LES PAROLES ET LES GESTES QUI CONSOLENT

Comment consoler une personne qui vient de perdre un être cher?

Plus la peine est grande, plus il convient de minimiser son message et se recentrer sur l’essentiel. Il ne faut donc pas forcément parler du deuil mais dire simplement: « Je t’aime, je suis là. Je peux t’aider pour toutes les choses compliquées auxquelles tu dois faire face. Dis-moi de quelle manière je peux concrètement te venir en aide... ».

Que dire à un.e malade?

Je vois bien que tu as beaucoup de souci avec ta maladie. Je ne suis pas médecin et je n’ai pas de baguette magique. Si je le pouvais, je te guérirais. Je peux néanmoins t’offrir mon affection et mon aide. Tout ce qui te permet d’économiser tes forces et de te changer les idées est bon pour combattre ta maladie. Il est donc important que je t’aide à alléger ton fardeau. Y a-t-il des choses concrètes qui pourraient te simplifier un peu la vie et te changer les idées?

Comment consoler une personne dépressive?

Il y a souvent des idées reçues sur la dépression. Les gens se sur-culpabilisent de se sentir déprimés et pensent qu’on ne comprend pas ce qui leur arrive.

« Je sais que la dépression est une maladie, qu’elle n’a rien à voir avec le fait de se laisser aller. Tu souffres beaucoup et je souhaite t’aider », sont des paroles soutenantes.

Toutes les études montrent que pour aider une personne dépressive, il est important de faire des choses avec elle. Il ne faut surtout pas lui dire « Secoue-toi. Va marcher. Range ton appartement! » mais bien « Je veux t’aider et t’accompagner. Rangeons un peu ton salon. Viens avec moi, allons marcher. »

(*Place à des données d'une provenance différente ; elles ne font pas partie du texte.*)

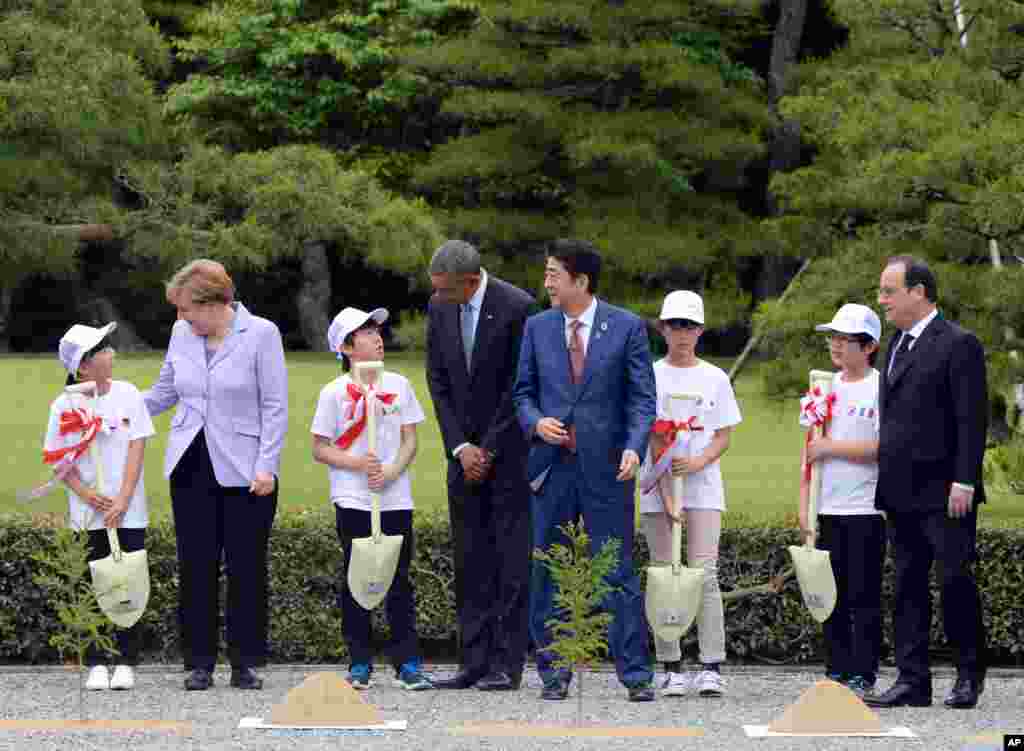 Kanselir Jerman Angela Merkel (kedua dari kiri) dan Presiden AS Barack Obama berbincang dengan anak-anak yang membawakan mereka sekop dalam upacara penanaman pohon saat mengunjungi kuil Ise Jingu di Ise, prefektur Mie, Jepang (26/5).&nbsp;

Peur de commettre une maladresse?

Contrairement à certains auteurs qui considèrent que la consolation maladroite est ce qu’il y a de pire car elle ravive la peine, je pense qu’une maladresse est préférable à une fuite ou une absence. Au moins, une consolation maladroite va redonner un peu de vie car elle agace et énerve. Cela permet de ressentir quelque chose même s’il s’agit d’une émotion négative, de se remettre ainsi en lien avec le monde extérieur et de se réorganiser.

Par contre, se sentir abandonné et penser que le monde s’en fout, je crois que c’est beaucoup plus toxique. C’est la pire des choses!

Si on ne se sent pas à l’aise, on peut manifester sa présence et son soutien à distance, avec un SMS, une lettre, un petit message audio ou vidéo dans lequel on dit des choses très simples. Cette méthode permet de réfléchir avant d’envoyer son message.

CHRISTOPHE ANDRÉ, Psychiatre / Psychothérapeute
CHRISTOPHE ANDRÉ, Psychiatre / Psychothérapeute

Nul ne devrait être laissé seul dans la peine

Ce qui rend les épreuves encore plus terribles et parfois insurmontables, c’est de devoir les traverser dans la solitude, sans soutien ni réconfort. C’est notamment quand elle fait défaut qu’on réalise la puissance et la richesse de la consolation. Car elle contribue à rendre la vie humaine, quoi qu’il arrive, malgré tout. On comprend alors pourquoi la consolation est un des visages de l’amour.

Sans la consolation, cette expression de la bienveillance face à la détresse, cette mise en gestes et en mots de la compassion, le monde serait sinistre et dur, irrespirable.